-- Excerpts from a spatial reasoning dataset --
----

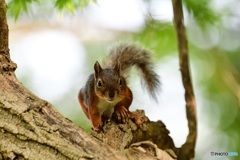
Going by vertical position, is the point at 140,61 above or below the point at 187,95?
above

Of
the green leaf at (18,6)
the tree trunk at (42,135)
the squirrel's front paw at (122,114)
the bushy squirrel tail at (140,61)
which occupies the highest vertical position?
the bushy squirrel tail at (140,61)

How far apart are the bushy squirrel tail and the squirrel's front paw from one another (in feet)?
1.07

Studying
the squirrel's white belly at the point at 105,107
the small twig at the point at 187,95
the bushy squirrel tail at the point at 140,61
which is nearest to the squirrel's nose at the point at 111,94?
the squirrel's white belly at the point at 105,107

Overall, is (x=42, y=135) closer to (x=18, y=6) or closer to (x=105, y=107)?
(x=18, y=6)

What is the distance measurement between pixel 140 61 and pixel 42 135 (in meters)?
1.38

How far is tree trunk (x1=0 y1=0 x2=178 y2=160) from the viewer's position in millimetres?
1922

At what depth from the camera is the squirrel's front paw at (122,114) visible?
8.17 ft

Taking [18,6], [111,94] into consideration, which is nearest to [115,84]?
[111,94]

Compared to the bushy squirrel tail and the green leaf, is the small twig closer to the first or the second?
the bushy squirrel tail

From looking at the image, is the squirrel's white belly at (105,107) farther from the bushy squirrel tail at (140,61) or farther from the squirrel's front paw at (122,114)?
the bushy squirrel tail at (140,61)

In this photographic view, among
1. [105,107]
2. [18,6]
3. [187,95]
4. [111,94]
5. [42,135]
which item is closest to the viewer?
[42,135]

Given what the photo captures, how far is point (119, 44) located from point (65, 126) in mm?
1314

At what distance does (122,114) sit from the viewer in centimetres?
266

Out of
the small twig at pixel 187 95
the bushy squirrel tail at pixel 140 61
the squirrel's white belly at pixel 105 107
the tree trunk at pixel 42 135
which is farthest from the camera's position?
the bushy squirrel tail at pixel 140 61
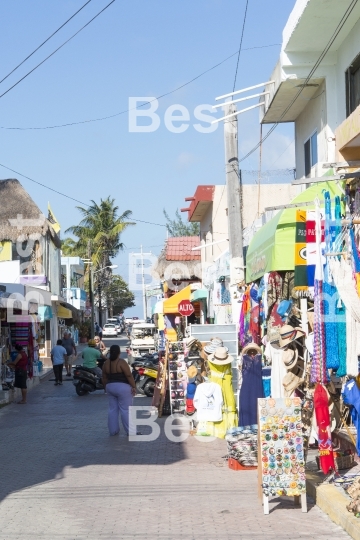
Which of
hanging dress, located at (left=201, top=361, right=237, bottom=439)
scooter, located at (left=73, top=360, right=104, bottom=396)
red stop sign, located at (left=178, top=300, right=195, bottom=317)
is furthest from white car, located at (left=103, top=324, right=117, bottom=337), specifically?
hanging dress, located at (left=201, top=361, right=237, bottom=439)

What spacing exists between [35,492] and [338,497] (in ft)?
11.9

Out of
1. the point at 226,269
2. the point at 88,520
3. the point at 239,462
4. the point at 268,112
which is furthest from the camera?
the point at 226,269

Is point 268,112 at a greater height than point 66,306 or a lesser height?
greater

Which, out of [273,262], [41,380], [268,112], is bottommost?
[41,380]

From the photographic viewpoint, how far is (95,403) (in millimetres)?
21984

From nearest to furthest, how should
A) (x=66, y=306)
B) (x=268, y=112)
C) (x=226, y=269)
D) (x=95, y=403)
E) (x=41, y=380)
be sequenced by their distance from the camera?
(x=268, y=112) < (x=226, y=269) < (x=95, y=403) < (x=41, y=380) < (x=66, y=306)

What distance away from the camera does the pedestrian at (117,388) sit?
48.6 feet

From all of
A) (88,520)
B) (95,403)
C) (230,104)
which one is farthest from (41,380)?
(88,520)

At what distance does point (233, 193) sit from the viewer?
17.9 meters

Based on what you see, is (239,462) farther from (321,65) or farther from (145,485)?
(321,65)

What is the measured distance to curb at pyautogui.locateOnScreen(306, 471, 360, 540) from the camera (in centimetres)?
724

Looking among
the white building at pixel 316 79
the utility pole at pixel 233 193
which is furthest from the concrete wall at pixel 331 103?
the utility pole at pixel 233 193

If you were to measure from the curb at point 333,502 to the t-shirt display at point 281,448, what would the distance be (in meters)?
0.29

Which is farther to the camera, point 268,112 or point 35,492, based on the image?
point 268,112
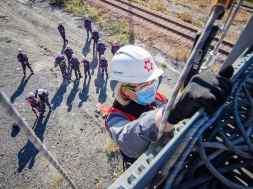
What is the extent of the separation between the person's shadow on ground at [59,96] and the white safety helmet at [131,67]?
7.49 meters

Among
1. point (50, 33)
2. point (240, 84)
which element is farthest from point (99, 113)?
point (50, 33)

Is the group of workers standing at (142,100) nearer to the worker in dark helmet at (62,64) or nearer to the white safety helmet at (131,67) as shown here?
the white safety helmet at (131,67)

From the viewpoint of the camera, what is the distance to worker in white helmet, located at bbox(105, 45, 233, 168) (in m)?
1.47

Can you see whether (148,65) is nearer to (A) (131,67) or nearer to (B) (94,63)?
(A) (131,67)

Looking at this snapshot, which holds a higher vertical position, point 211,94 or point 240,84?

----

Give all the lines above again with "viewer" swapped for "observer" wherever it appears, changing nothing else. Leave the pictures out of your answer.

Going by vertical position, is the point at 140,61 above or below the point at 187,95?
above

Of
the green leaf at (18,6)
the tree trunk at (42,135)
the squirrel's front paw at (122,114)
the bushy squirrel tail at (140,61)
which occupies the highest vertical position?
the bushy squirrel tail at (140,61)

How far apart are the bushy squirrel tail and the squirrel's front paw from one another (in feet)?
1.07

Studying
the squirrel's white belly at the point at 105,107
the small twig at the point at 187,95
the bushy squirrel tail at the point at 140,61
which is nearest to the squirrel's nose at the point at 111,94?
the squirrel's white belly at the point at 105,107

Overall, is (x=42, y=135) closer to (x=18, y=6) or closer to (x=105, y=107)?
(x=18, y=6)

What is the distance measurement between pixel 140 61 and pixel 42 135 (in meters)?
1.38

How far is tree trunk (x1=0 y1=0 x2=178 y2=160) from the observer's position in millimetres?
1922

At what depth from the camera is the squirrel's front paw at (122,114) visible?
8.17 ft

Taking [18,6], [111,94] into consideration, which is nearest to [115,84]?
[111,94]

Compared to the bushy squirrel tail and the green leaf, is the small twig closer to the first or the second?
the bushy squirrel tail

From looking at the image, is the squirrel's white belly at (105,107) farther from the bushy squirrel tail at (140,61) or farther from the squirrel's front paw at (122,114)?
the bushy squirrel tail at (140,61)

In this photographic view, among
1. [105,107]
2. [18,6]
3. [187,95]
4. [111,94]
5. [42,135]
which item is closest to the observer?
[42,135]

Given what the photo captures, how far is point (119, 44) located from point (65, 126) in mm?
1314

At what distance does (122,114) sit from the observer in centimetres?
266

Out of
the small twig at pixel 187 95
the bushy squirrel tail at pixel 140 61
the squirrel's white belly at pixel 105 107
the tree trunk at pixel 42 135
which is farthest from the camera's position?
the bushy squirrel tail at pixel 140 61
Which of
hanging dress, located at (left=201, top=361, right=237, bottom=439)
scooter, located at (left=73, top=360, right=104, bottom=396)
red stop sign, located at (left=178, top=300, right=195, bottom=317)
is furthest from white car, located at (left=103, top=324, right=117, bottom=337), specifically?
hanging dress, located at (left=201, top=361, right=237, bottom=439)

What spacing exists between [35,492] and [338,497] (in ft)?
11.9

Out of
1. the point at 226,269
2. the point at 88,520
3. the point at 239,462
4. the point at 268,112
which is furthest from the camera?
the point at 226,269

Is point 268,112 at a greater height than point 66,306 or a lesser height?
greater

Which, out of [273,262], [41,380], [268,112], is bottommost?
[41,380]

From the photographic viewpoint, how far is (95,403) (in millimetres)?
21984

From nearest to furthest, how should
A) (x=66, y=306)
B) (x=268, y=112)
C) (x=226, y=269)
D) (x=95, y=403)
E) (x=41, y=380)
be sequenced by their distance from the camera?
(x=268, y=112) < (x=226, y=269) < (x=95, y=403) < (x=41, y=380) < (x=66, y=306)

What distance away from the camera does the pedestrian at (117,388) sit?
48.6 feet

From all of
A) (88,520)
B) (95,403)
C) (230,104)
which one is farthest from (41,380)?
(88,520)

At what distance does point (233, 193) sit from the observer?
17.9 meters

Based on what you see, is (239,462) farther from (321,65) or farther from (145,485)?
(321,65)

What is the measured distance to curb at pyautogui.locateOnScreen(306, 471, 360, 540) from the camera (in centimetres)?
724

Looking among
the white building at pixel 316 79
the utility pole at pixel 233 193
which is furthest from the concrete wall at pixel 331 103?
the utility pole at pixel 233 193

If you were to measure from the curb at point 333,502 to the t-shirt display at point 281,448, what would the distance be (in meters)?
0.29

Which is farther to the camera, point 268,112 or point 35,492, based on the image?
point 268,112
What is the extent of the separation between the person's shadow on ground at [59,96] and the white safety helmet at [131,67]?
7.49 meters

Among
1. point (50, 33)
2. point (240, 84)
which element is farthest from point (99, 113)?
point (50, 33)

Is the group of workers standing at (142,100) nearer to the worker in dark helmet at (62,64) or nearer to the white safety helmet at (131,67) as shown here?
the white safety helmet at (131,67)

From the viewpoint of the camera, what is the distance to worker in white helmet, located at bbox(105, 45, 233, 168) (in m)?
1.47

Can you see whether (148,65) is nearer to (A) (131,67) or nearer to (B) (94,63)?
(A) (131,67)

Looking at this snapshot, which holds a higher vertical position, point 211,94 or point 240,84?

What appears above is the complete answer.